OrbusNeich has reported the initiation of patient enrollment in the randomised clinical trial of the combo bio-engineered Sirolimus Eluting Stent (Combo Stent).

Randomised evaluation of an abluminal sirolimus coated bio-Engineered stent (REMEDEE) is a prospective, randomised, multicenter study, which is expected to enroll 180 patients at 20 sites in Asia, Australia, Europe and South America.

The primary objective is to demonstrate the safety and effectiveness of the combo stent compared to the Taxus Liberte paclitaxel-eluting stent (DES) in the treatment of single de novo native coronary lesions.

The study population will consist of patients with symptomatic, ischemic heart disease due to a stenotic lesion located in a native coronary artery. The primary endpoint is in-stent late lumen loss of the combo stent compared to DES at nine months post-procedure.

Secondary endpoints include all-cause and cardiac mortality, myocardial infarction, major adverse cardiac event (MACE) and stent thrombosis rates at 30 days, nine months and one through five years, as well as clinically driven Target Lesion Revascularisation (TLR), Target Vessel Revascularisation (TVR) and Target Lesion Failure (TLF) rates at the same follow-up times.

The first patient enrolled in the remedee study is a 48 year old male with a lesion located in the proximal left anterior descending artery. The stent was successfully inserted at John Hunter Hospital in Newcastle, Australia, by Dr Greg Bellamy and Dr Sukumaran Thambar.

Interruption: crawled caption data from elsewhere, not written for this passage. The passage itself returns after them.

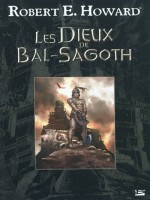 Dieux De Bal-sagoth (les) de Howard/r.e. chez Bragelonne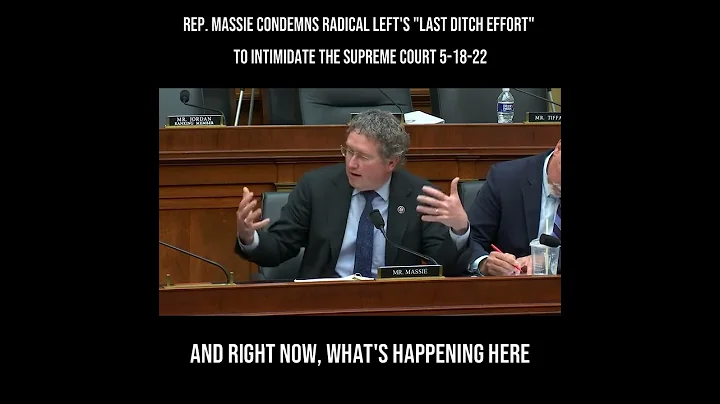 Rep. Massie Condemns Radical Left's "Last Ditch Effort" to Intimidate the Supreme Court 5-18-22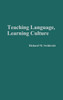 Teaching Language, Learning Culture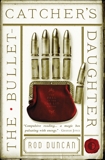 The Bullet-Catcher's Daughter, Duncan, Rod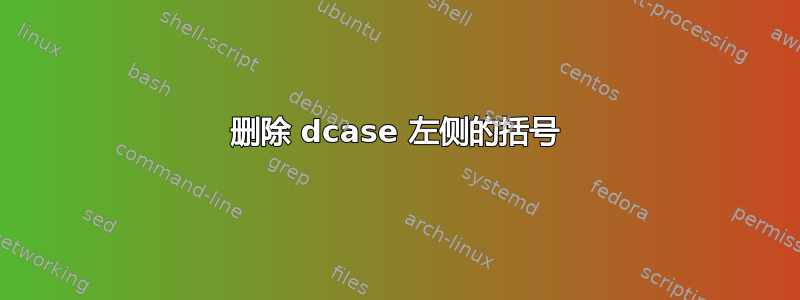 删除 dcase 左侧的括号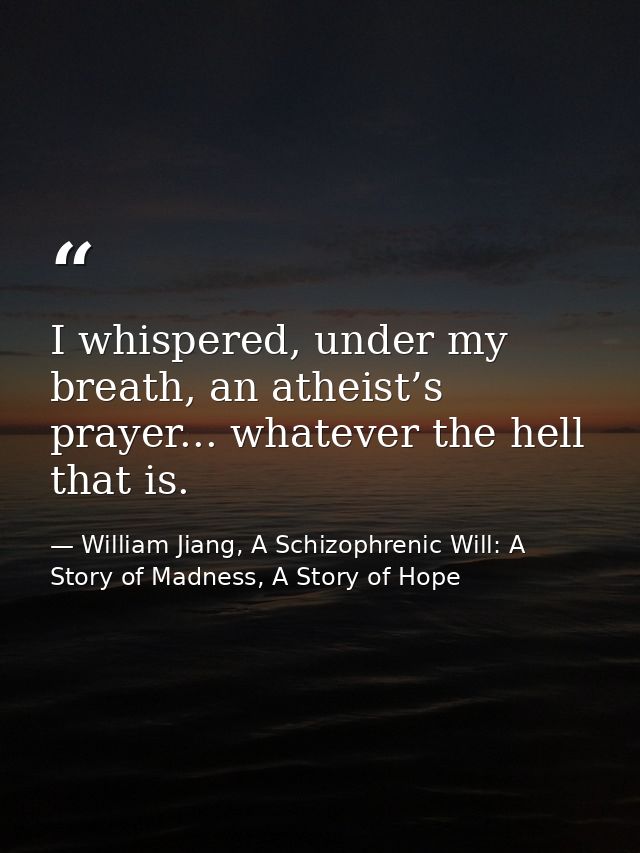 I whispered, under my breath, an atheist’s prayer... whatever the hell that is. — William Jiang, A Schizophrenic Will: A Story of Madness, A Story of Hope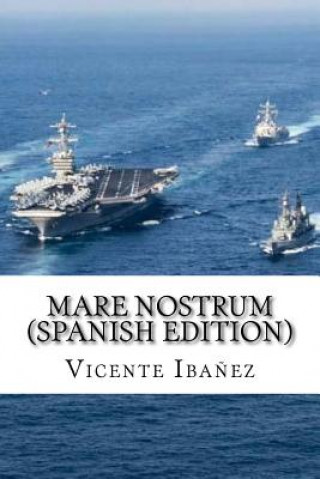 Kniha Mare Nostrum (Spanish Edition) Vicente Blasco Ibanez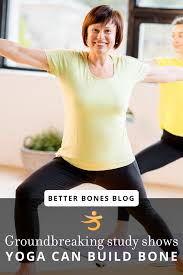 Yoga And Osteoporosis It Can Build Bone Better Bones Yoga For Osteoporosis Osteoporosis Prevention Osteoporosis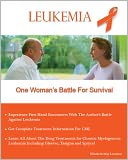Leukemia One Woman’s Battle For Survival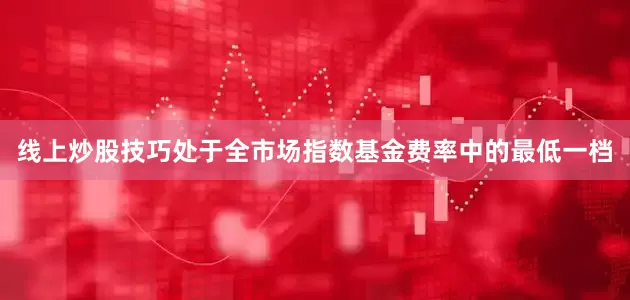 线上炒股技巧处于全市场指数基金费率中的最低一档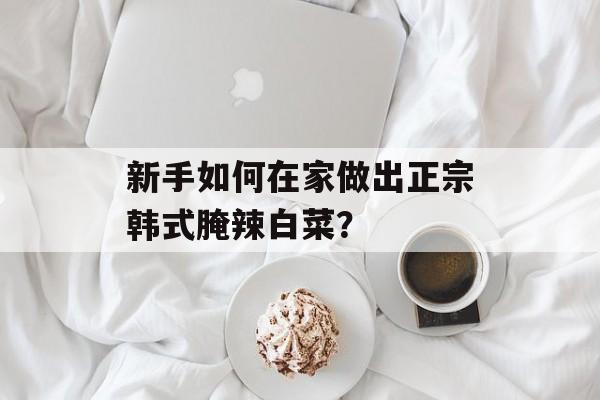 新手如何在家做出正宗韩式腌辣白菜？-第1张图片-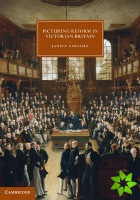 Picturing Reform in Victorian Britain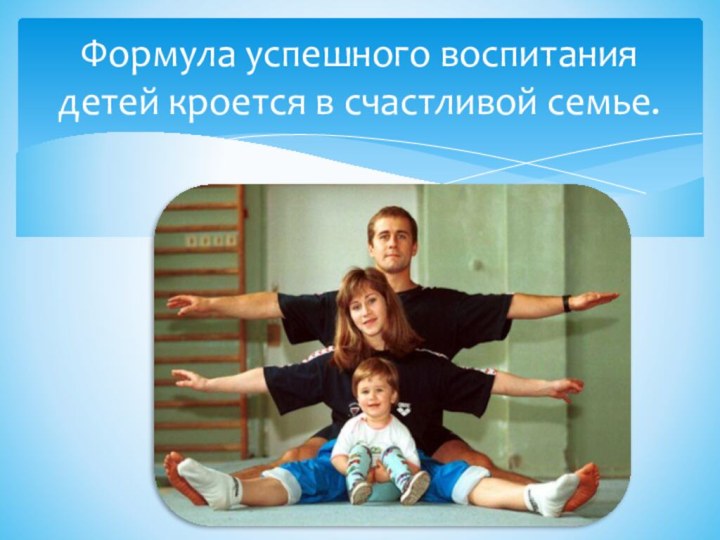 Формула успешного воспитания детей кроется в счастливой семье.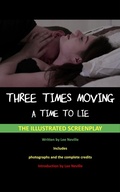 Cover: Three Times Moving: A Time to Lie - The Illustrated Screenplay - Lee Neville Entertainment
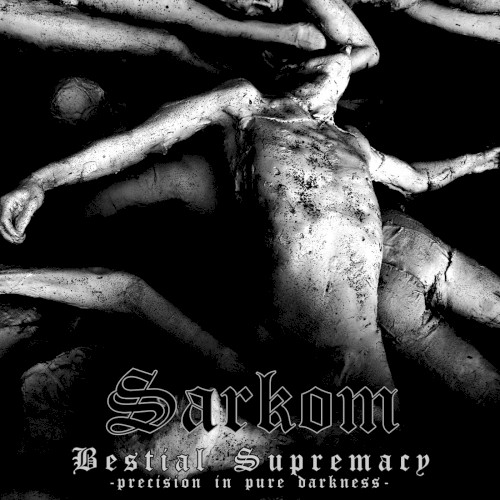 Bestial Supremacy (Precision in Pure Darkness)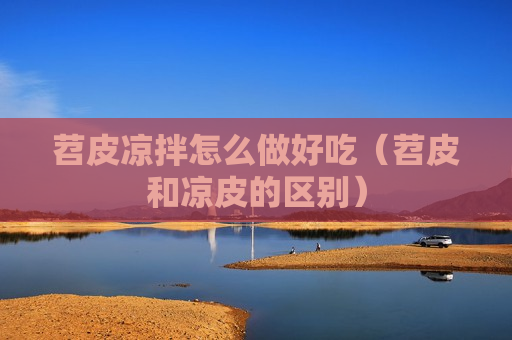 苕皮凉拌怎么做好吃（苕皮和凉皮的区别）
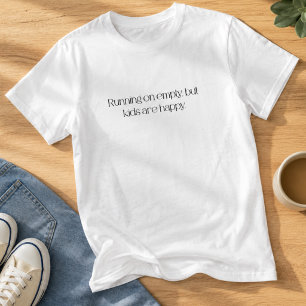 Running on Empty, But Kids are Happy T-Shirt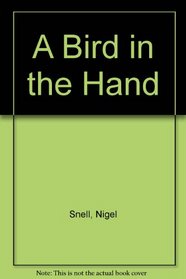 A Bird in the Hand: A Child's Guide to Sayings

The combo stent is designed to combine the pro-healing technology used in OrbusNeich’s Genous bio-engineered R stent for endothelial coverage with an abluminal sirolimus drug elution for the control of neointimal proliferation. The low dose sirolimus elution is accomplished through the use of the SynBiosys biodegradable polymer matrix from SurModics.

Renu Virmani, president and medical director of CVPath Institute, said: “The combo stent has demonstrated significantly lower neointimal hyperplasia, improved endothelial coverage relative to commercially available drug-eluting stents and lower presence of inflammation and foreign body reaction in multiple pre-clinical studies.”

Al Novak, president and CEO of OrbusNeich, said: “We fully expect the Combo Stent to build on by expanding the potential applicability to those patients at highest risk of restenosis, without the longer term safety risks associated with today’s drug eluting stents.”